A partir daí começou uma verdadeira carnificina recheada de ilegalidades. A ação ostensiva da PM jamais escondeu que se tratava de uma vingança contra as “comunidades que abrigam o crime organizado”, como se a comunidade tivesse essa escolha. 28 pessoas foram executadas entre 28 de julho e 5 de setembro enquanto a operação durou, ao mesmo tempo em que os suspeitos pelo assassinato do soldado Reis eram capturados e levados ao tribunal.
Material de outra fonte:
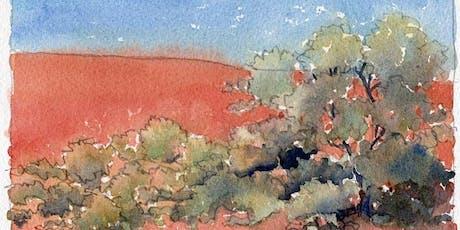 Australian Landscapes: Watercolour Workshop tickets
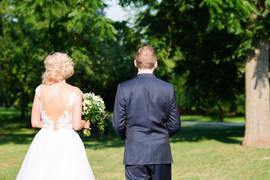 Hochzeit-078.jpg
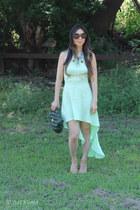 green similar from br Chanel bag - aquamarine ShopSeptember dress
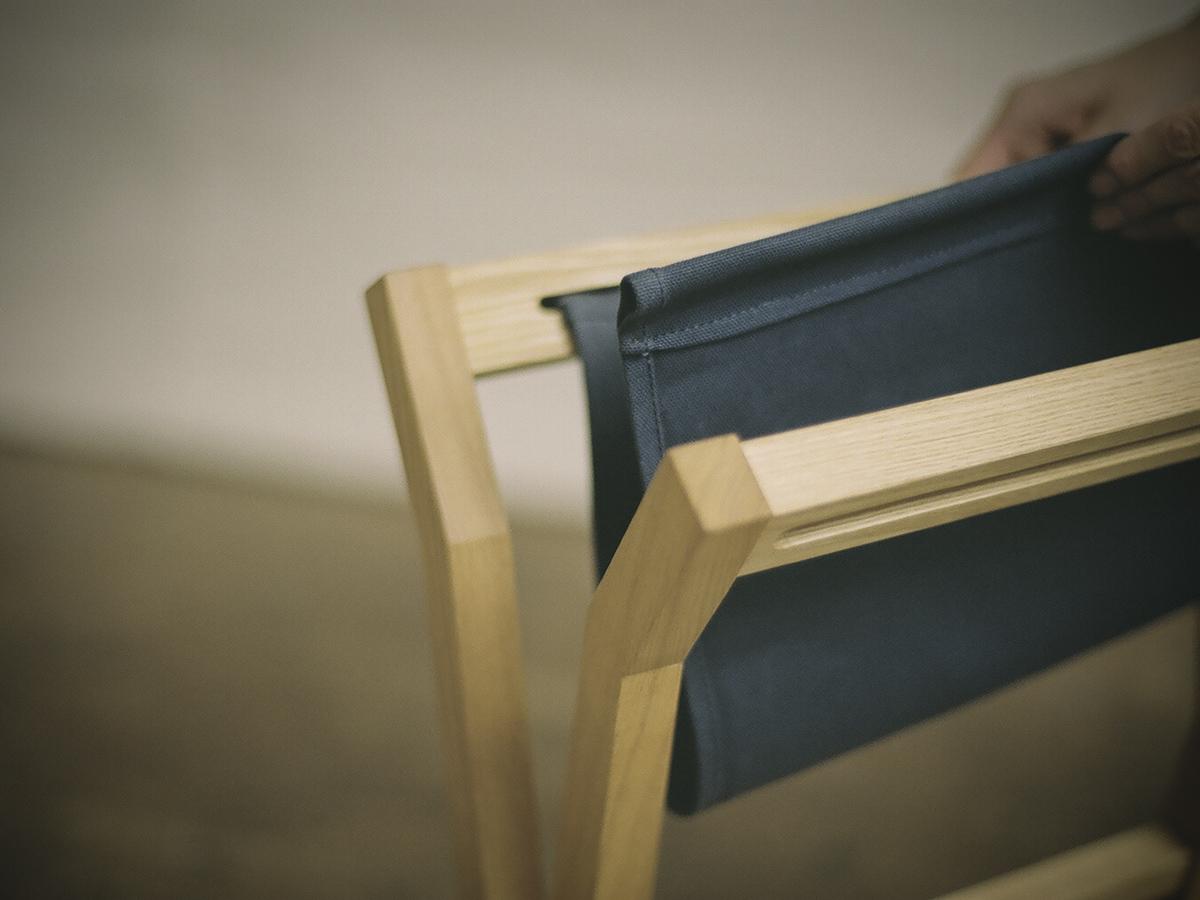 PATAM ATOOL ぱたむ スツール 折りたたみ 椅子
O Instituto de Criminalística da Polícia Científica de São Paulo realizou em agosto um exame para detectar a presença de resíduos químicos provenientes do disparo recente de arma de fogo nas mãos de Ericksn David da Silva, o “Deivinho”, acusado pela Polícia Civil de ter atirado e matado o soldado da Reis. O resultado do chamado Exame Pericial por Residuografia em Tiras nas mãos do acusado, no entanto, deu negativo.
"Eles [policiais da Rota] andam de capuz pelas vielas, estão matando primeiro para perguntar depois. Igual fizeram com um moleque que estava indo no mercado. O moleque gritava 'pelo amor de Deus', e bateram no menino, todo mundo ouviu aqui. Mataram o menino e levaram o celular dele. Menino inocente, isso não pode", revelou um morador ao Brasil de Fato.
Quando o número de vítimas chegava a 12, em 31 de julho, um homem identificado como "Soldado Raniere" celebrava o placar de mortos nas redes: "Só atualizando: são 9". Em outra, ele escreve: "Para conhecimento, atualizando o placar até o momento 12 x 1". Àquela altura, o governador Tarcísio se dizia “extremamente satisfeito” com a ação da polícia. Ao todo, 29 pessoas foram mortas até setembro.
Um morador da Vila Baiana, no Guaruj??, fez um relato do cotidiano da ‘quebrada’ nessa última semana ao jornalista Matheus Pichonelli, do Uol. Ele afirma que após as 22 horas era comum que as pessoas estivessem nas ruas confraternizando, mas que após o início da Operação Escudo e a subsequente matança, as ruas estão completamente vazias após esse horário.
“As pessoas têm medo de descer o morro e não voltar. Tem sido assim desde o dia em que mataram o policial militar da Rota aqui perto, na quinta-feira (27). Quando você sai de casa os policiais já perguntam quem você é, se é morador e por que está descendo. Tem vizinho que chega depois das 22 horas do trabalho e liga para casa do ponto de ônibus. As mulheres então descem com as crianças para buscá-lo”, declarou.
O homem, que obviamente não foi identificado, relata que também foi vítima de uma humilhação decorrente do massacre. Na sexta-feira (28) policiais bateram à porta da sua casa, invadiram o domicílio e, quando perceberam que ele tinha uma passagem por tentativa de roubo anos atrás, o ameaçaram. Sua filha de 2 anos presenciou a cena.
“Meu irmão começou a filmar e um PM muito alterado quis tomar o aparelho dele e o agredir. Minha mãe tem 51 anos e pediu para eles terem calma porque ela é especial. Disse que era da igreja e que meu irmão sofre com ataques epiléticos” relatou.